Egypt has provided humanity with a rich treasure of various types of architecture. It is among the most creative of the world's countries in this art, both in quality and quantity. Architectural works in ancient Egyptian civilization can generally be divided into two types according to the materials used for construction. The first type is the un-burnt bricks, which were used for building Egyptian houses throughout the Pharaonic, Hellenistic, Coptic, and Islamic civilizations, extending even to modern times in Egyptian villages. The second type is stone architecture. Egypt had a large wealth of stones that included basalt, limestone, alabaster, granite, and others. Quarrying for these stones was supervised by the government, because the work required organized missions to live close to quarry locations until the required work was completed. Then the workers would return with their product required for construction. Many tools that were used for quarrying and building include hammers, axes, balances, measures, angles, half-circles, mason's levels, building triangles, and tools for leveling walls.
Since the Pharaonic era, architectural design was essential before any construction work began. Several examples of architectural designs were found on pieces of pottery or stone. As a result of continuous construction activities through the ages, Egypt had specialized craftsmen skilled in construction work and its complex techniques. Construction crafts were passed from one generation to the next. Through the ages, these generations have provided the world with varied and unique forms of architecture; the most significant of which were state-sponsored projects, such as royal tombs. Attention to royal tombs started in the early times of Egyptian civilization, especially since it was endowed with a unique architecture in the Old and Middle Kingdoms, namely the Egyptian Pyramids of which there are about 110. In addition to tombs, places of worship had special attention in Egypt, for which the state devoted the best materials, architects, and artists. The land of Egypt still has Pharaonic and Greek temples, as well as historical churches and mosques.

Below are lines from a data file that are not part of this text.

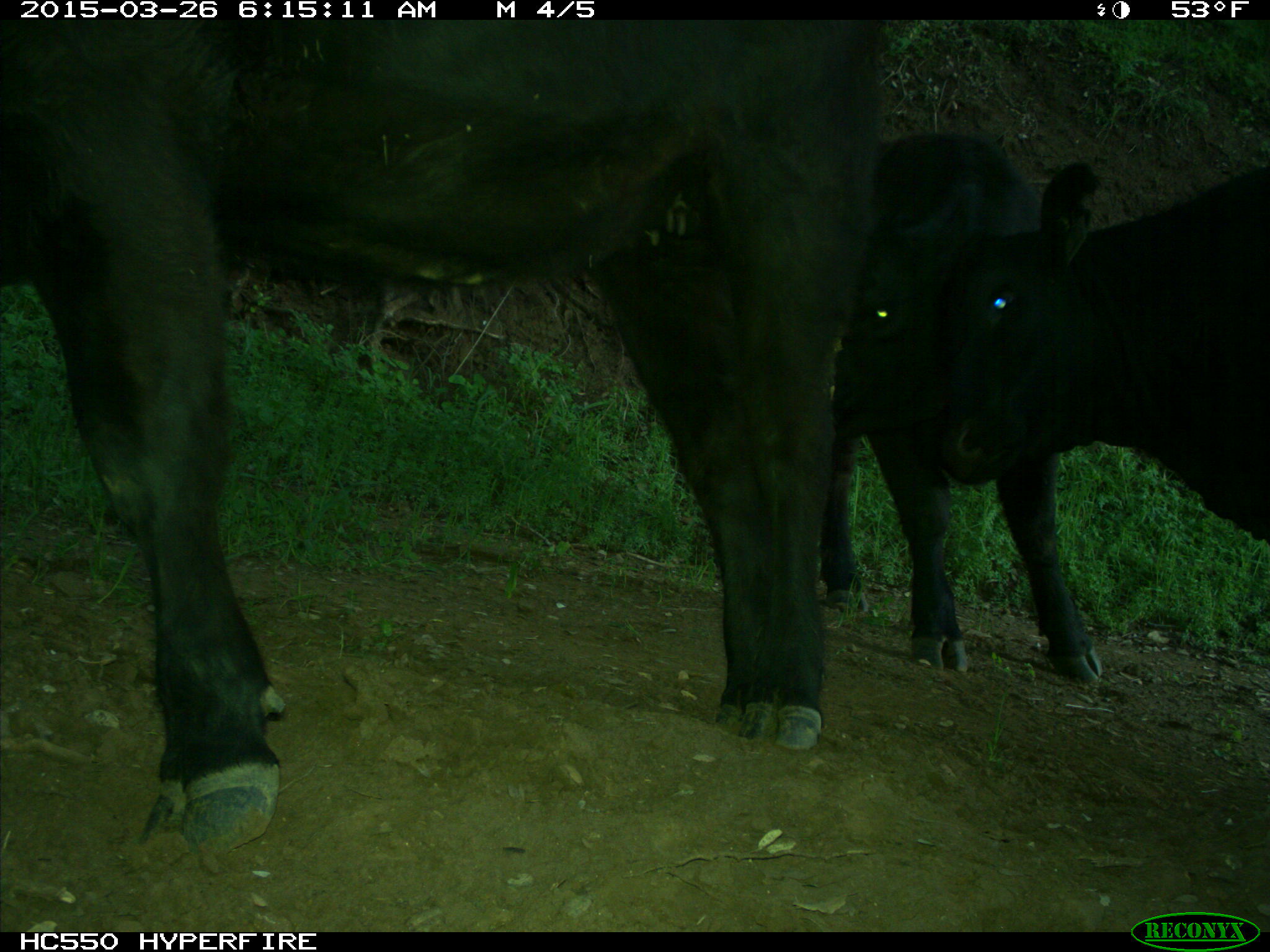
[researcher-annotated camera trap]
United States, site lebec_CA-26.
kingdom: Animalia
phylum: Chordata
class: Mammalia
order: Artiodactyla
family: Bovidae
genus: Bos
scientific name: Bos taurus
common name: domestic cow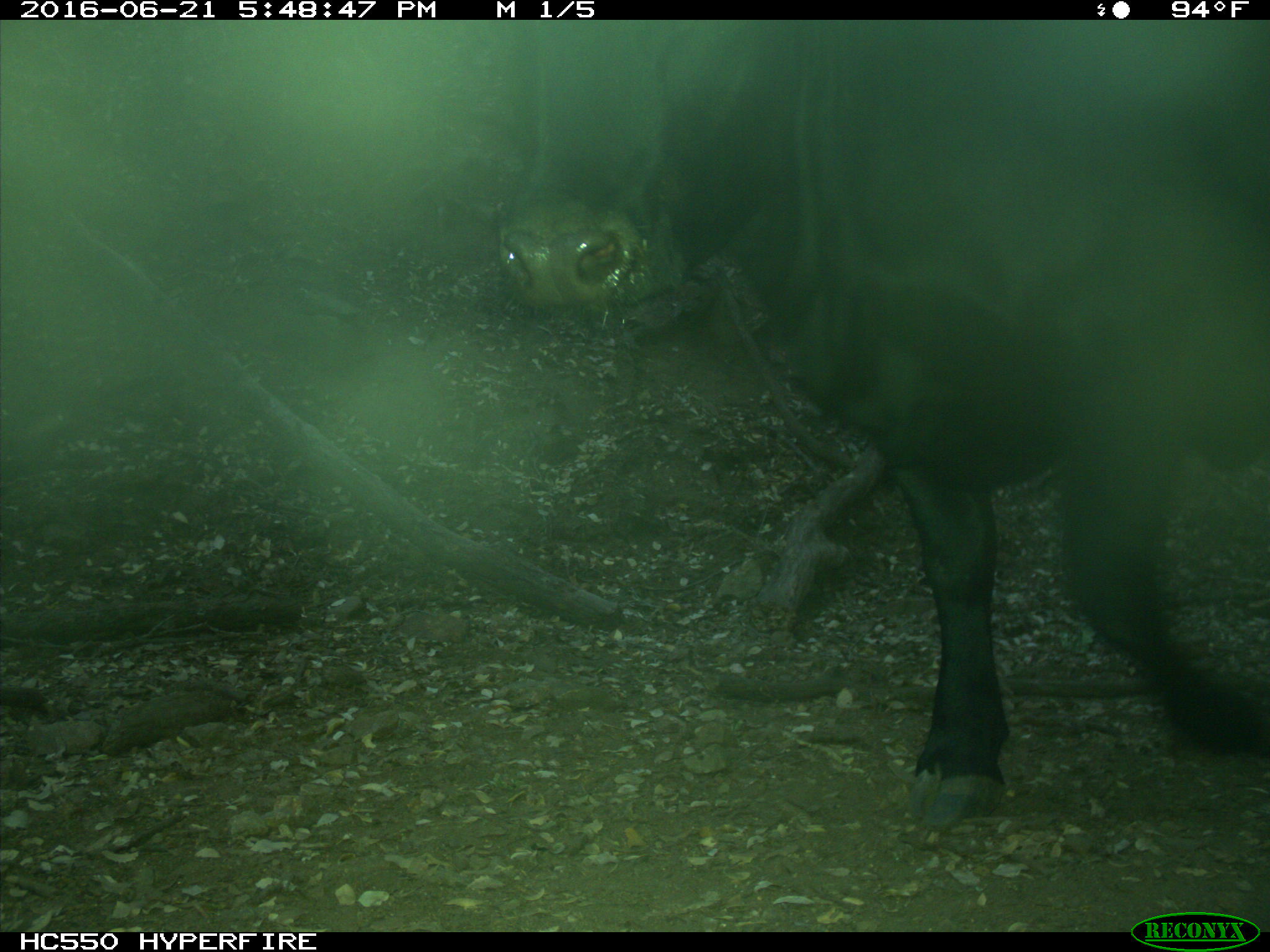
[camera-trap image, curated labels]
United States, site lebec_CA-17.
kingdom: Animalia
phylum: Chordata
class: Mammalia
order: Artiodactyla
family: Bovidae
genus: Bos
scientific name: Bos taurus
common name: domestic cow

Along with religious and funeral architecture, there was military architecture, represented by fortresses and towers, of which we have examples from the Middle Kingdom through the Islamic era. There was also architecture for multiple civil purposes, which flourished in the Greek era. A prominent example was the Lighthouse of Alexandria, the third among the Great Wonders of the Ancient World, built during the rule of Ptolemy the First, but completed during the rule of Ptolemy the Second. It was 150 meters high and was used to guide ships day and night until the fifteenth century AD. Another example is the Roman Amphitheater, located in Kom El-Dekka area of Alexandria, which was discovered by a Polish mission in the early sixties of the twentieth century.
Attention was given to architecture of various purposes in the Islamic era, represented by the construction of mosques, schools, fortresses, castles, palaces, and houses. In the Ayyubites era, military architecture flourished, with the construction of fortresses such as the Citadel of Salah Al-Din and the Fort of Al-Muzaffar. A new type of architecture also received attention, namely buildings for charity, such as houses for the poor and public water fountains. This type flourished in the Mamluk era, which witnessed construction of several houses, palaces, hotels, agencies, and schools, in addition to public water fountains. There is no doubt that Islamic Cairo remained a glittering architectural city until the end of the Ottoman period. It was surrounded by walls with openings for control of access, such as the gates of the city, of which only Bab El-Nasr, Bab El-Fotouh, and Bab-Zowaila still remain.